Sikap-sikapnya yang bijak, pemikirannya yang cerdas, dan pendapat-pendapatnya yang rasional membuat orang-orang senang dan juga kagum kepadanya. Terbukti ketika ia mendengar pernyataan seorang bangsawan Kufah yang mengatakan bahwa sayyidina Utsman bin Affan itu sebenarnya seorang Yahudi dan tetap Yahudi setelah datangnya Islam.

Imam Abu Hanifah tidak lantas marah ataupun mencaci bangsawan tersebut. Akan tetapi ia menggunakan caranya yang sangat halus nan lembut dengan berdialog dan mengajaknya berpikir.

“Assalamualaikum. Wr.wb. wahai tuan, bolehkah saya melamar anak gadismu untuk seorang pemuda?” ucap Abu Hanifah.

Bangsawan itu pun tersenyum dan berkata, “Adakah yang berani menolak permintaan orang sepertimu wahai Imam?, Akan tetapi siapakah pemuda itu?”

“Ia pemuda yang mulia dan terpandang dikaumnya. Selain hafal Al-Qur’an ia juga memiliki wajah yang tampan. Istiqamah shalat malam, puasa, dan bersedekah sudah menjadi kebiasaannya.” Tutur Imam Abu Hanifah

Ketika Imam Abu Hanifah terus menyebutkan sifat-sifat pemuda itu, tiba-tiba sang bangsawan memotong ucapannya. “Cukup sudah wahai Imam, sungguh pemuda itu ialah idaman setiap wanita, dan sudah pasti cocok dengan anakku.”

“Akan tetapi ada satu yang belum saya sebutkan”, sahut Abu Hanifah.

“Apakah itu wahai imam?,” tanya bangsawan.

“Ia seorang Yahudi,” jawab Abu Hanifah. Seketika wajah bangsawan berubah seraya berkata, “Apakah kamu ingin menikahkan anakku dengan seorang Yahudi? Demi Allah, saya tidak akan menikahkan anakku dengan pemuda Yahudi.”

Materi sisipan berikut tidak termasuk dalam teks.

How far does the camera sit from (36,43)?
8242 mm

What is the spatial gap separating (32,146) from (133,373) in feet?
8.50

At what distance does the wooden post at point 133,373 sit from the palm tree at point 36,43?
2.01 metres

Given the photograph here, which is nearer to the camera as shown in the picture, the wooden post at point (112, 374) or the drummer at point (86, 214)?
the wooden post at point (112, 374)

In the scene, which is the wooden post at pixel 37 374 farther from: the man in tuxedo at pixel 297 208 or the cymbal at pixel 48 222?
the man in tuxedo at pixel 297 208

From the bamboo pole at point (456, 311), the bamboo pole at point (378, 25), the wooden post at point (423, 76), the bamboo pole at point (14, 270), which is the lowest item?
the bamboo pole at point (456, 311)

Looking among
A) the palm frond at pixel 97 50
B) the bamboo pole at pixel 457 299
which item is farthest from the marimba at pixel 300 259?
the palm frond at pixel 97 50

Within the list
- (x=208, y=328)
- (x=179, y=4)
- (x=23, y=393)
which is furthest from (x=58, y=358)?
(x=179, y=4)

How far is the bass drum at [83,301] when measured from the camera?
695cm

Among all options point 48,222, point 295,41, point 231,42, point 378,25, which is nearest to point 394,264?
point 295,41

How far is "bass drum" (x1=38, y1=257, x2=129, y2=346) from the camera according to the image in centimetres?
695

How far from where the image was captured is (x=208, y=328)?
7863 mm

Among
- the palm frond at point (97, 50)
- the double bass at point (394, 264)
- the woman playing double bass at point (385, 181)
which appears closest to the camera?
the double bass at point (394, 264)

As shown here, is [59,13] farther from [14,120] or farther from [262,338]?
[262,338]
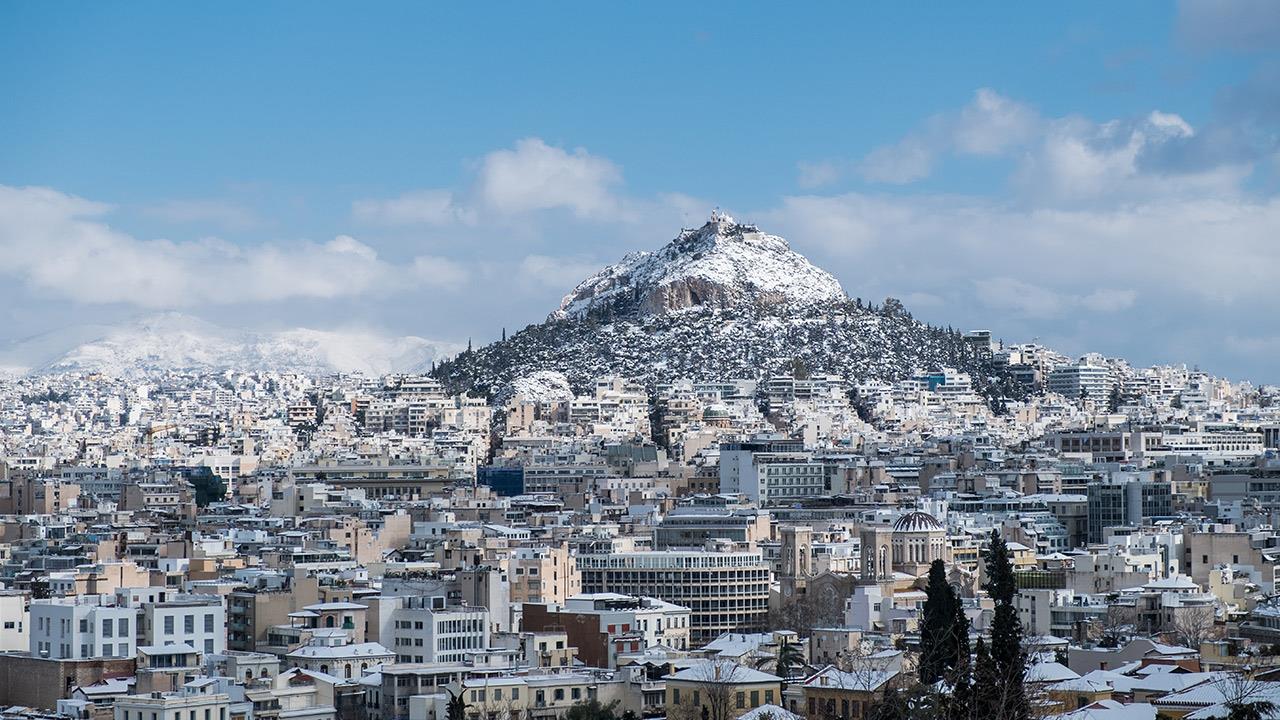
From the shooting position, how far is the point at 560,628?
230 ft

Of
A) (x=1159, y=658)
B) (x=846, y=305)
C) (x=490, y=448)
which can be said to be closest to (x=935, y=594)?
(x=1159, y=658)

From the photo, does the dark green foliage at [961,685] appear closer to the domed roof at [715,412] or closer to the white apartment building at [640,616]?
the white apartment building at [640,616]

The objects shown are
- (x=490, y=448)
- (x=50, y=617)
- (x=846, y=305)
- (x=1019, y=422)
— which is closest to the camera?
(x=50, y=617)

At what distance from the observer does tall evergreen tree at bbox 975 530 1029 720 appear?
145ft

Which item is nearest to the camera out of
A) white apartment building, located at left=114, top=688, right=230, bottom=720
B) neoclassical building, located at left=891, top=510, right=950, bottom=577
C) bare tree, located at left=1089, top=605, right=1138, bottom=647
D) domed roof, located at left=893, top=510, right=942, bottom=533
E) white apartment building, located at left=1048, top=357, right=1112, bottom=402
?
white apartment building, located at left=114, top=688, right=230, bottom=720

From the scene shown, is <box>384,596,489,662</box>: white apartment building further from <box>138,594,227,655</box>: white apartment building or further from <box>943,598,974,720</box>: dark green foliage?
<box>943,598,974,720</box>: dark green foliage

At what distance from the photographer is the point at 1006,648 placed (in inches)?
1941

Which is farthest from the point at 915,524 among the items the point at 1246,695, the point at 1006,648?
the point at 1246,695

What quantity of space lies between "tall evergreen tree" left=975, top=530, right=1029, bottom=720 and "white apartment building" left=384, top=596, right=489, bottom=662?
1478 centimetres

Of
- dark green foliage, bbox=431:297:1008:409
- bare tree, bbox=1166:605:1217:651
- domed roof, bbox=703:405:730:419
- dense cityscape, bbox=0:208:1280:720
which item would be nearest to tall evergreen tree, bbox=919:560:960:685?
dense cityscape, bbox=0:208:1280:720

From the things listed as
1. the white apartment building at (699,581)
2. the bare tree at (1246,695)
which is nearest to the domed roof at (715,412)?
the white apartment building at (699,581)

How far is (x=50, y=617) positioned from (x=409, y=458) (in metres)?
76.2

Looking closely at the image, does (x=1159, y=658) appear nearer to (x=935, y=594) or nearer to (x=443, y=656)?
(x=935, y=594)

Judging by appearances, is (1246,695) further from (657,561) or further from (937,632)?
(657,561)
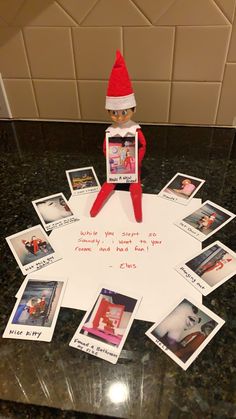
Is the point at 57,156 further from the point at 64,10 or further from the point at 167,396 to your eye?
the point at 167,396

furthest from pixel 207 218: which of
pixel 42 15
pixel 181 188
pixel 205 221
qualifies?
pixel 42 15

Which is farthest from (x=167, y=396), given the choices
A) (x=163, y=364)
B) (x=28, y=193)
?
(x=28, y=193)

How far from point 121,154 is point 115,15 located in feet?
1.33

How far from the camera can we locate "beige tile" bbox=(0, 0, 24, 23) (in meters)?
0.86

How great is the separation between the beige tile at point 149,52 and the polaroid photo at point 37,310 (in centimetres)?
65

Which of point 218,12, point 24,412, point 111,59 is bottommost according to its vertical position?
point 24,412

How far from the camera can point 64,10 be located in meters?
0.85

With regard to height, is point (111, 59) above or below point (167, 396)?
above

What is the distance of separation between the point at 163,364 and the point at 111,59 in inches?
31.3

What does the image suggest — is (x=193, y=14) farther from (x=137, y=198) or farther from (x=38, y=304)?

“Kenapa engkau enggan dan menolaknya dengan sangat keras, sementara engkau menyatakan bahwa Rasulullah Saw menikahkan anaknya dengan seorang Yahudi?.” Sahut Abu Hanifah.

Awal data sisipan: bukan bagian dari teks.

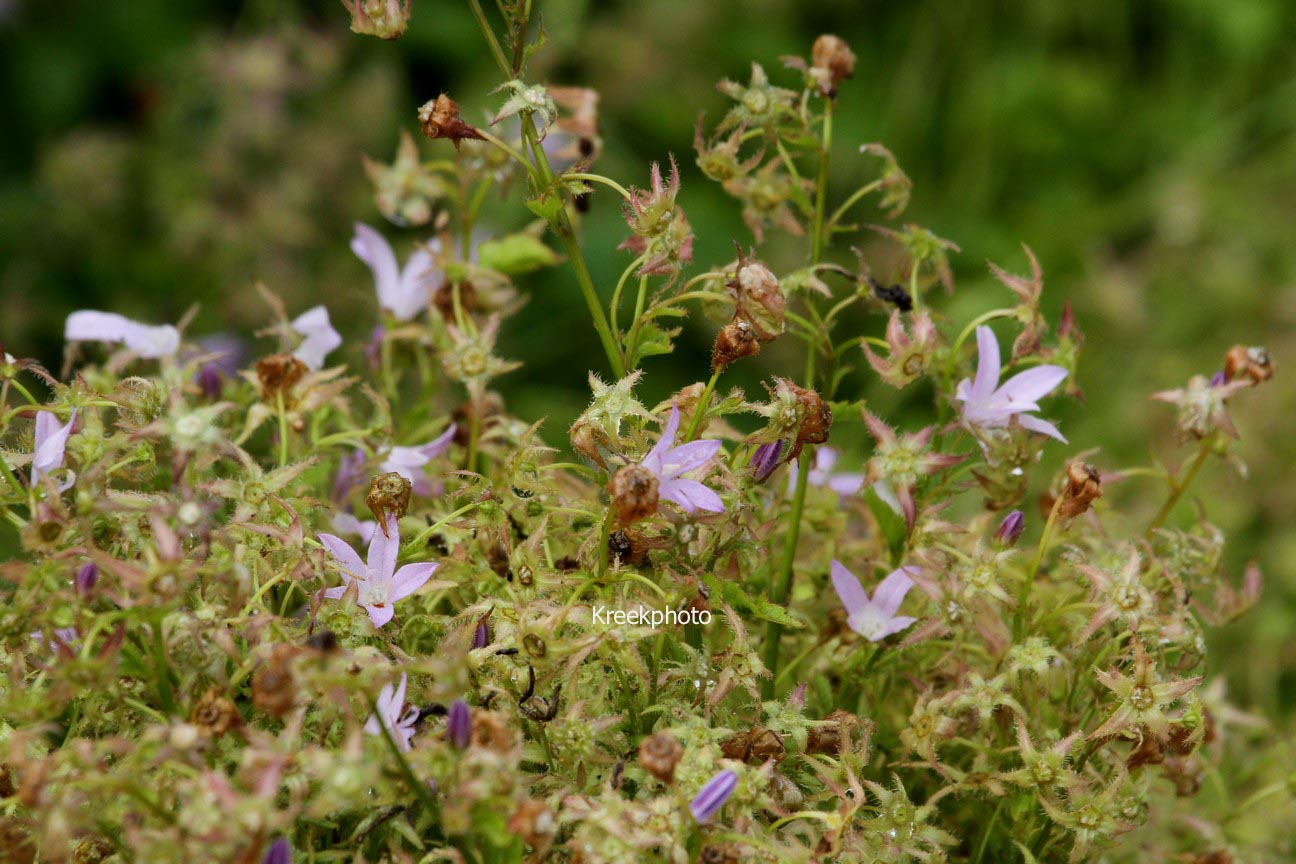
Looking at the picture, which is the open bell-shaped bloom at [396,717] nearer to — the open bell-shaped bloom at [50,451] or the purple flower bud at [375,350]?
the open bell-shaped bloom at [50,451]

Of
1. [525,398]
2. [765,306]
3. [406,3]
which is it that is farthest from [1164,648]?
[525,398]

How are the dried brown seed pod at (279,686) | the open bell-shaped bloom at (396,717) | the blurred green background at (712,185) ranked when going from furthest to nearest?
the blurred green background at (712,185) < the open bell-shaped bloom at (396,717) < the dried brown seed pod at (279,686)

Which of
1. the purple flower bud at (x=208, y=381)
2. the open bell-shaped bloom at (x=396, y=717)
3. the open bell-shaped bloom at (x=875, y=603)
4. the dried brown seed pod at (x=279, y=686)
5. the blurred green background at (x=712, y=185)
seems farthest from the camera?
the blurred green background at (x=712, y=185)

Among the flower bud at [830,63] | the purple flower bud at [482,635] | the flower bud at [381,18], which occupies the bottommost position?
the purple flower bud at [482,635]

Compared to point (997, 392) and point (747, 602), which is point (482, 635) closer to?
point (747, 602)

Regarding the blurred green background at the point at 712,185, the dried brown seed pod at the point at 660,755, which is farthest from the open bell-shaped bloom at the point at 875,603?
the blurred green background at the point at 712,185

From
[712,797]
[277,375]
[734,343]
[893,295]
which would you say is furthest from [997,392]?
[277,375]
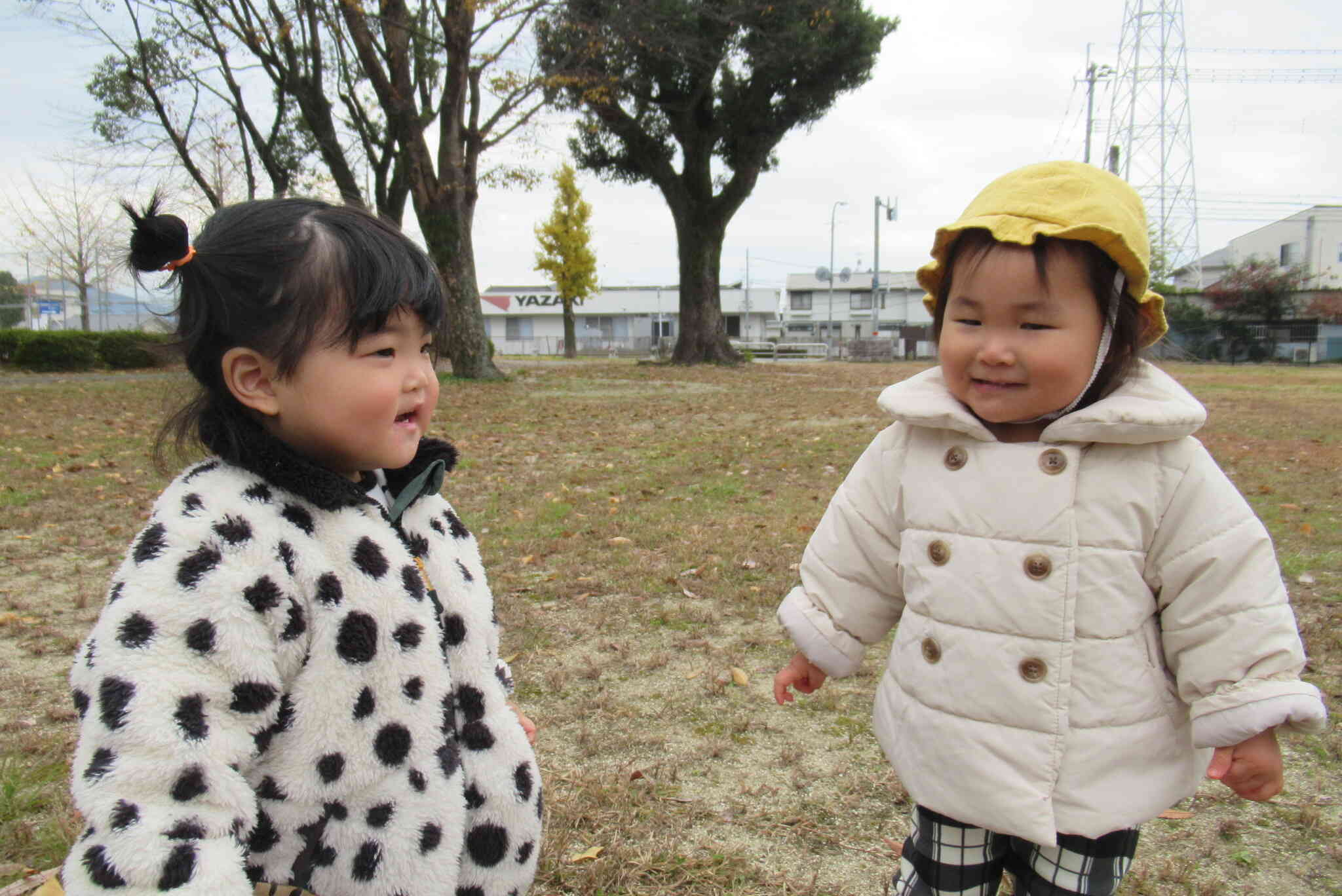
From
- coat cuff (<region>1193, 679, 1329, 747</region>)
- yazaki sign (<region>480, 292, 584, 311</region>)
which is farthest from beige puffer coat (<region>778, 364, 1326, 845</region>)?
yazaki sign (<region>480, 292, 584, 311</region>)

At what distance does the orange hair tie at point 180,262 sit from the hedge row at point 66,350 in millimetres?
19556

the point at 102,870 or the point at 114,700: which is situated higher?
the point at 114,700

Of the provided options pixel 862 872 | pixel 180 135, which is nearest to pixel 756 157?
pixel 180 135

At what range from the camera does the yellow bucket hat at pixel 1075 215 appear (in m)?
1.52

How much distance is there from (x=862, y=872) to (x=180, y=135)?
22964 millimetres

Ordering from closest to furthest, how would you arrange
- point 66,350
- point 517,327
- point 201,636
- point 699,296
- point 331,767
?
point 201,636 → point 331,767 → point 66,350 → point 699,296 → point 517,327

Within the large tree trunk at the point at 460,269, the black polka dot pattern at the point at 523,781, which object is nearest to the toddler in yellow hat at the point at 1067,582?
the black polka dot pattern at the point at 523,781

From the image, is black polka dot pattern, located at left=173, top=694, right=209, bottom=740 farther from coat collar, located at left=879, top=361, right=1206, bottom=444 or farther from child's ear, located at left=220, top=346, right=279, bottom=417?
coat collar, located at left=879, top=361, right=1206, bottom=444

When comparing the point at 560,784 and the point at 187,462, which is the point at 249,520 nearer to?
the point at 187,462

“Astagfirullah, apa yang sudah aku katakan. Ya Allah sungguh ku bertaubat dan memohon ampun atas segala kesalahanku.” Ucap bangsawan dengan air mata yang bergelinang.

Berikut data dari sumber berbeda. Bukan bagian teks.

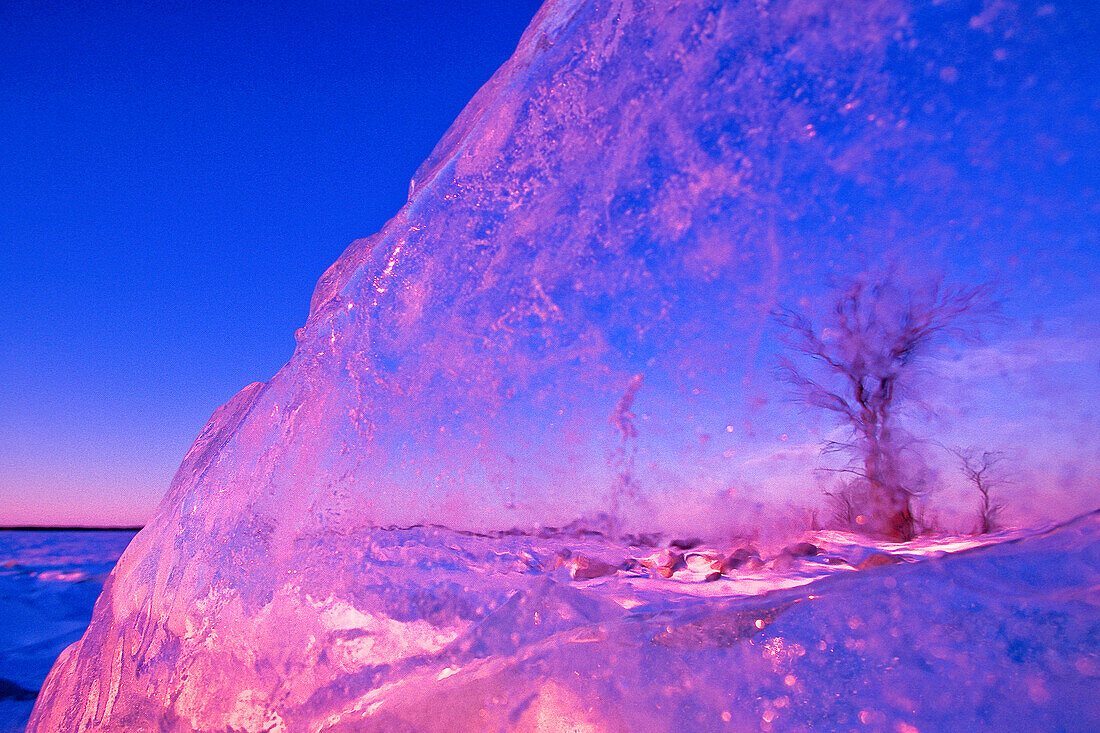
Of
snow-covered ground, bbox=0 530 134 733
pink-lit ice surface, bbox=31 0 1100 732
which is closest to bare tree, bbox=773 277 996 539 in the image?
pink-lit ice surface, bbox=31 0 1100 732

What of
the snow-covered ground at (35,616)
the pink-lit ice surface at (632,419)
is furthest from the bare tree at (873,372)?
the snow-covered ground at (35,616)

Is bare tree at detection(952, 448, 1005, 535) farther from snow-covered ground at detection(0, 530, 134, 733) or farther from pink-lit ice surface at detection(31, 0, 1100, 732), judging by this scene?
snow-covered ground at detection(0, 530, 134, 733)

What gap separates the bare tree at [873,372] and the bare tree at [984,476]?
0.27 ft

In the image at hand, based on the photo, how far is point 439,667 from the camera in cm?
125

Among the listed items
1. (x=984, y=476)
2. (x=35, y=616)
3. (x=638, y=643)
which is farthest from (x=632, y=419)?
(x=35, y=616)

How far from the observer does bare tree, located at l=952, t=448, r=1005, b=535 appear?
1107 mm

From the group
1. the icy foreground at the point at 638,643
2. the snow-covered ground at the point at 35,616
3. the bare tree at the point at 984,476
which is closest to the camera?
the icy foreground at the point at 638,643

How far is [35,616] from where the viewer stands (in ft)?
14.8

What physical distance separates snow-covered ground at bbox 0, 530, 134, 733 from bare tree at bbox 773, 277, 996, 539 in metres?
3.44

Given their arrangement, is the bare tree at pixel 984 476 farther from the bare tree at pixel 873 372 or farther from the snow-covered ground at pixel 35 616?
the snow-covered ground at pixel 35 616

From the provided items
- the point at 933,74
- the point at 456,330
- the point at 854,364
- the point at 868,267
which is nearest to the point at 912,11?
the point at 933,74

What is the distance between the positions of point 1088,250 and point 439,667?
154 centimetres

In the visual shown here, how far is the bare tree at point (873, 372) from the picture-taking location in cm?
119

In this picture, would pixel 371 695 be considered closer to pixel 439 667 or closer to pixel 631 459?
pixel 439 667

Dari kisah Imam Abu Hanifah diatas kita bisa mengambil banyak pelajaran untuk kita terapkan dikehidupan kita sehari-hari. Diantaranya cacian tidak perlu dibalas cacian serupa, apalagi membalasnya dengan hal-hal yang lebih menyakitkan. Apakah cacian serupa akan membuat perseteruan antara kedua belah pihak selesai atau malah membuat semakin panas?  Apakah api akan padam bila bila terus diberi bahan bakar?.